* **TASK DETAILS**: Copy these lines word for word, from the start of the records through the line containing "2.53 metres". Give only those lines.

+++ DATA SUPPLIED

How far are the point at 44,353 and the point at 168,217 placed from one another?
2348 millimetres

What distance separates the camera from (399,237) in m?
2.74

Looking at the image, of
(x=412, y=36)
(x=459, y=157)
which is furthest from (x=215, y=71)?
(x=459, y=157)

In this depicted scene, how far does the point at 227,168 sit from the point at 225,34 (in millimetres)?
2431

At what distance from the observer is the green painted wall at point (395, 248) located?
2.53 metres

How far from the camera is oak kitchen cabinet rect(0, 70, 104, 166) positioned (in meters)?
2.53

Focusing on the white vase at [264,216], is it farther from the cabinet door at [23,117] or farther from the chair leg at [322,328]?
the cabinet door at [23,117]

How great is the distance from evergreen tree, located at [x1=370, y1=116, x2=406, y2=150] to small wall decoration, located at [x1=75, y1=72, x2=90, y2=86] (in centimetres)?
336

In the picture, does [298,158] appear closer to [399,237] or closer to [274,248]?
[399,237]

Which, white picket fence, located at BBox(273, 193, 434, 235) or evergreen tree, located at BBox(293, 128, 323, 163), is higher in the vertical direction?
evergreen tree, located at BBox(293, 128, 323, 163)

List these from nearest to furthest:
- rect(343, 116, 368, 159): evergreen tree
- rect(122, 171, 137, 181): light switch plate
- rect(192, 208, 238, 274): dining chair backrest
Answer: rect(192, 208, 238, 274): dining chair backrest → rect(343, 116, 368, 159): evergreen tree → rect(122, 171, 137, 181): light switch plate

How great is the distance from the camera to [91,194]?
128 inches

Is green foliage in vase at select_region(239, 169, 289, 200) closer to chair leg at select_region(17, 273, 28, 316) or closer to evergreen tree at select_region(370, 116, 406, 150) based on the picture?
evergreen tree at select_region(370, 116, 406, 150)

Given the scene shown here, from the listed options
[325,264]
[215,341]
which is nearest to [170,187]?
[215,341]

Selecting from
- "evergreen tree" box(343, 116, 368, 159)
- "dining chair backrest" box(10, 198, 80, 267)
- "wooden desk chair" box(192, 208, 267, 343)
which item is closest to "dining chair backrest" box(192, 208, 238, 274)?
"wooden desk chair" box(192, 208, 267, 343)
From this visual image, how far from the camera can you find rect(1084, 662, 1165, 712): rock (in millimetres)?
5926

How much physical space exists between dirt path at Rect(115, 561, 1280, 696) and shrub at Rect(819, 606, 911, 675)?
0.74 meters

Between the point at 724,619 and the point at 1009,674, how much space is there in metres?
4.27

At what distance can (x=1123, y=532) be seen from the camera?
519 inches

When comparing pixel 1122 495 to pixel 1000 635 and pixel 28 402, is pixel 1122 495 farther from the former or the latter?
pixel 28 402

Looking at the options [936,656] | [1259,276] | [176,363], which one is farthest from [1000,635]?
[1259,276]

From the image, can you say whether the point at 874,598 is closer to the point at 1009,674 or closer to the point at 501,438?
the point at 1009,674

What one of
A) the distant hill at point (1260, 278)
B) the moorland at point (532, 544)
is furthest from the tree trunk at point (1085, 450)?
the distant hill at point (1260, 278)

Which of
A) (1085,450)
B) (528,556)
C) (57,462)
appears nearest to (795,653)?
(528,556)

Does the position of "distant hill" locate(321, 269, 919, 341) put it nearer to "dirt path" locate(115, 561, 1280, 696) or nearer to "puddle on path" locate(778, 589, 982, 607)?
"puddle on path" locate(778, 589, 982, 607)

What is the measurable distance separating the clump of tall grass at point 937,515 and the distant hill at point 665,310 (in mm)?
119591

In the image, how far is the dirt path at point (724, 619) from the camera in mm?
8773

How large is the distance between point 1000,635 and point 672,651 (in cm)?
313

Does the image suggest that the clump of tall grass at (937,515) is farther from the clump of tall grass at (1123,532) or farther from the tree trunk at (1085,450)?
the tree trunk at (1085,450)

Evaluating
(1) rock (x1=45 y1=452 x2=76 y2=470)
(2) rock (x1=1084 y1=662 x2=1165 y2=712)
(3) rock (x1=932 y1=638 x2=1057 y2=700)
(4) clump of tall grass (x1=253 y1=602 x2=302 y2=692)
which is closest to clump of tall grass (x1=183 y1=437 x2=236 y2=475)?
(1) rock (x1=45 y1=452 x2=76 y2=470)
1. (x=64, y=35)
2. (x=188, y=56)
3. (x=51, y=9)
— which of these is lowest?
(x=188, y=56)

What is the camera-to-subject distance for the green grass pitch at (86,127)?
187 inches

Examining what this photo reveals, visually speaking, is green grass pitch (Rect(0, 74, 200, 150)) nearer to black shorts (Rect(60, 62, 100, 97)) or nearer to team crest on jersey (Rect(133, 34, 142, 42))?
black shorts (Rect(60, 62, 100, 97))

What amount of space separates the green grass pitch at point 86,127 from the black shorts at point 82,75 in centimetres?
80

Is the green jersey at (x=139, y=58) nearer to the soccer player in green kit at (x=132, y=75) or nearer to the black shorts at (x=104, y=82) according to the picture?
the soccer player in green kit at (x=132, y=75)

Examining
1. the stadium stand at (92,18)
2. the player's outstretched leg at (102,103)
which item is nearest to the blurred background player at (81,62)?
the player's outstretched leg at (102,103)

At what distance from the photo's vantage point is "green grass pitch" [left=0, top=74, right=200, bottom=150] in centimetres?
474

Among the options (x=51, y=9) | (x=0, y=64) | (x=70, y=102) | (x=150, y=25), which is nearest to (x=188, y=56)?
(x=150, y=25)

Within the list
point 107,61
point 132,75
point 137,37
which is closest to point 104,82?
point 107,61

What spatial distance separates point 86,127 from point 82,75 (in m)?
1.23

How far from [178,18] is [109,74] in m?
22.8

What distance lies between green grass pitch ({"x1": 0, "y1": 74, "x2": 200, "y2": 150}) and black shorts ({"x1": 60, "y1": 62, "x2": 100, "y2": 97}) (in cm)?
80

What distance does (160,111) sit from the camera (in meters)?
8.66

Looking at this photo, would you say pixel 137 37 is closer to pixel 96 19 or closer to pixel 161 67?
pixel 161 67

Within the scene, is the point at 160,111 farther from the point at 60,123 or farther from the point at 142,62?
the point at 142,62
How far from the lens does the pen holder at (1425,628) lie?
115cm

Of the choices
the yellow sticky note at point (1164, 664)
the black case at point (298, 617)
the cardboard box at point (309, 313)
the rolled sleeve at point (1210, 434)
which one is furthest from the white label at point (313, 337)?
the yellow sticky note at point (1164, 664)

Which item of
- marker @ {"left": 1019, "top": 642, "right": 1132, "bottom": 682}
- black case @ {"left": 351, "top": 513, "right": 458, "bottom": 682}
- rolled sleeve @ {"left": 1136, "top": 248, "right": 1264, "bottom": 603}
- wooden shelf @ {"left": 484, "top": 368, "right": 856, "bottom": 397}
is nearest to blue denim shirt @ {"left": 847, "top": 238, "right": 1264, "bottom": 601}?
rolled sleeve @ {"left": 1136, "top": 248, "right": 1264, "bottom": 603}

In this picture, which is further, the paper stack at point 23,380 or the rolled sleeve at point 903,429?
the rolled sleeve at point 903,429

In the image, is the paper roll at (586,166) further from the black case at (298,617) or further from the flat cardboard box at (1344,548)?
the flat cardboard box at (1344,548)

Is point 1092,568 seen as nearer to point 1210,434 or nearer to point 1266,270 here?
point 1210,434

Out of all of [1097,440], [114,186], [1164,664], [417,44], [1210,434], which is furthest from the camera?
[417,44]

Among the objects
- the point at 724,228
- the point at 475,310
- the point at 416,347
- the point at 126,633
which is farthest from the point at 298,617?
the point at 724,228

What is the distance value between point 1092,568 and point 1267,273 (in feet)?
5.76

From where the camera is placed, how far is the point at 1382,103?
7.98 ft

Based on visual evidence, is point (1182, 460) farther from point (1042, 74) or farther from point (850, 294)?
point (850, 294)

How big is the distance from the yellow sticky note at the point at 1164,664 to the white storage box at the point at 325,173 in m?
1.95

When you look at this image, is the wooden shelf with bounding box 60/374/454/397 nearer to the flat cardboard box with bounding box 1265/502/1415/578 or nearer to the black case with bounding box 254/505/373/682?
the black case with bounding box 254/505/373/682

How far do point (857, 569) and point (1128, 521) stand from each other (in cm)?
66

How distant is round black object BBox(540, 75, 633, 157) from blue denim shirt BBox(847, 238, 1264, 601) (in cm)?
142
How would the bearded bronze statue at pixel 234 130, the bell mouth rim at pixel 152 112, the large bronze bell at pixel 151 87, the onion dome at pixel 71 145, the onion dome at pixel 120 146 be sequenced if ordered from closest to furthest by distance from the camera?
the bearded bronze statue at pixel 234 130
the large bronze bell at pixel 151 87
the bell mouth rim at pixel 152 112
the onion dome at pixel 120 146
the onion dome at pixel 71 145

++++++

* **EXERCISE OUTPUT**:
How far are the point at 44,353 and the point at 168,217 placed from one another?
2348 millimetres

What distance separates the camera from (399,237) in m?
2.74

Looking at the image, of
(x=412, y=36)
(x=459, y=157)
which is furthest from (x=215, y=71)?
(x=459, y=157)

In this depicted scene, how far does the point at 227,168 sit from the point at 225,34 (in millimetres)?
2431

At what distance from the observer is the green painted wall at point (395, 248) located?
2.53 metres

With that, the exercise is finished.